= Ulrich and Anton Walser =

Swiss-born American builders

Ulrich Walser and Anton Walser were Swiss-born American builders. They were two of six Walser brothers who immigrated to the United States from Haldenstein, Gaubuenden, Switzerland.

One or both of them built most of the frame houses in Alma, Wisconsin that have Queen Anne style elements.

A number of their works are listed on the U.S. National Register of Historic Places.

In a double ceremony, Anton and Ulrich were married in 1889, in a church that they had just built.

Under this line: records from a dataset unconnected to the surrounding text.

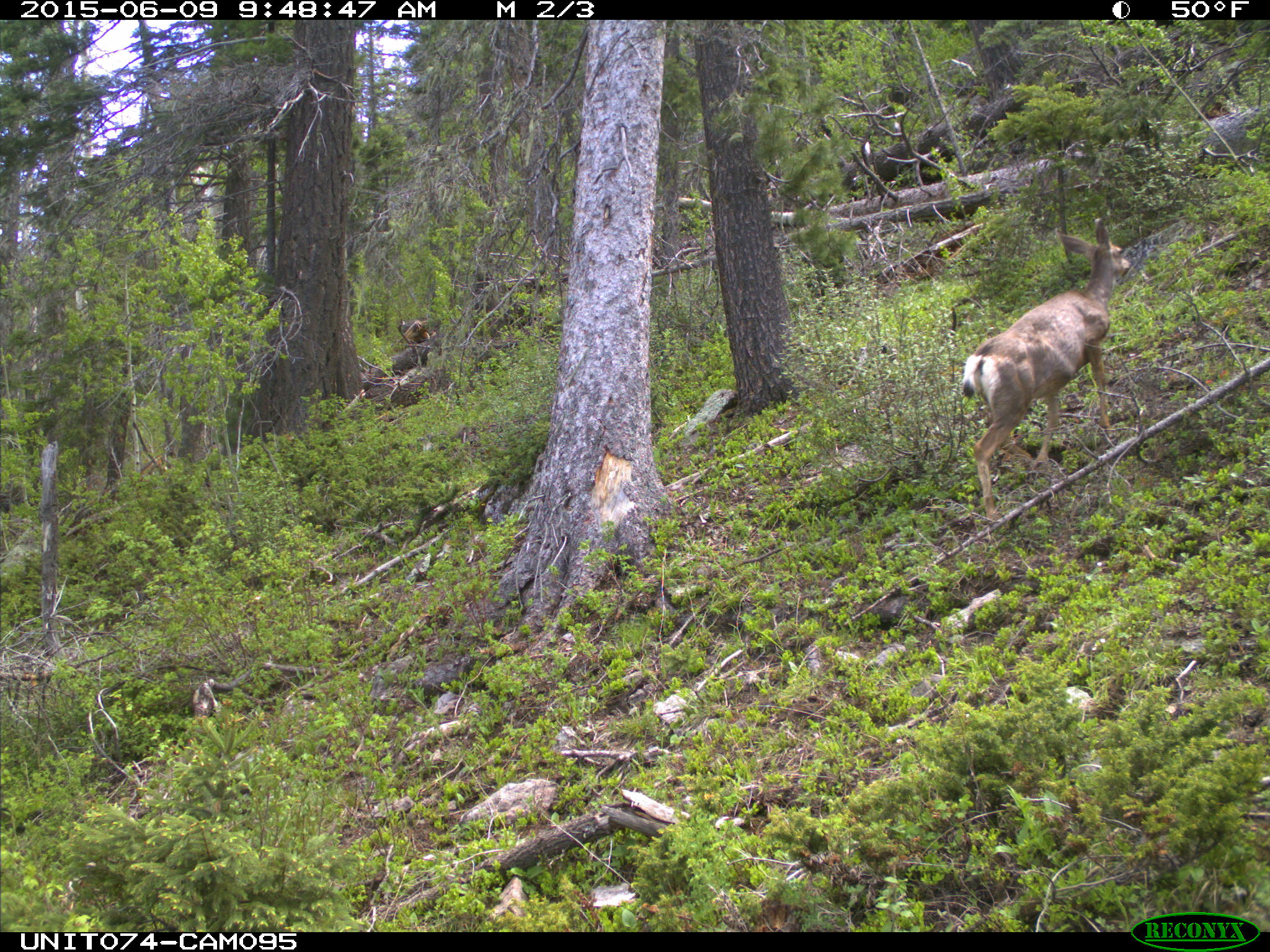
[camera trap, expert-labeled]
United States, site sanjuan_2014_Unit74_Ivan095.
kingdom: Animalia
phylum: Chordata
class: Mammalia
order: Artiodactyla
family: Cervidae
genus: Odocoileus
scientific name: Odocoileus hemionus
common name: mule deer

Works include (with attribution):
- Frederick Laue, Jr., House, 1109 S. Main St., Alma, Wisconsin (Walser, Ulrich & Anton), NRHP-listed
- Burlington Hotel, 809 N. Main St., Alma, Wisconsin (Walser, Ulrich & Anton), NRHP-listed
- Dr. J. T. Tenny House, 305 N. 2nd St., Alma, Wisconsin (Walser, Ulrich & Anton), NRHP-listed
- Ulrich Walser House, 711 N. 2nd St., Alma, Wisconsin (Walser, Ulrich), NRHP-listed
- P. E. Ibach House, (built 1897) 108 South Second Street, Alma, Wisconsin. "Premier" example of Queen Anne architecture in Alma
- Dr. George Seller House, 205 North Second Street, additions including pillared porch added in 1891 by Ulrich Walser
- Buffalo County Training School, 505 South Second Street, was built 1902 by Anton Walser and crew. A "massive solid red brick building".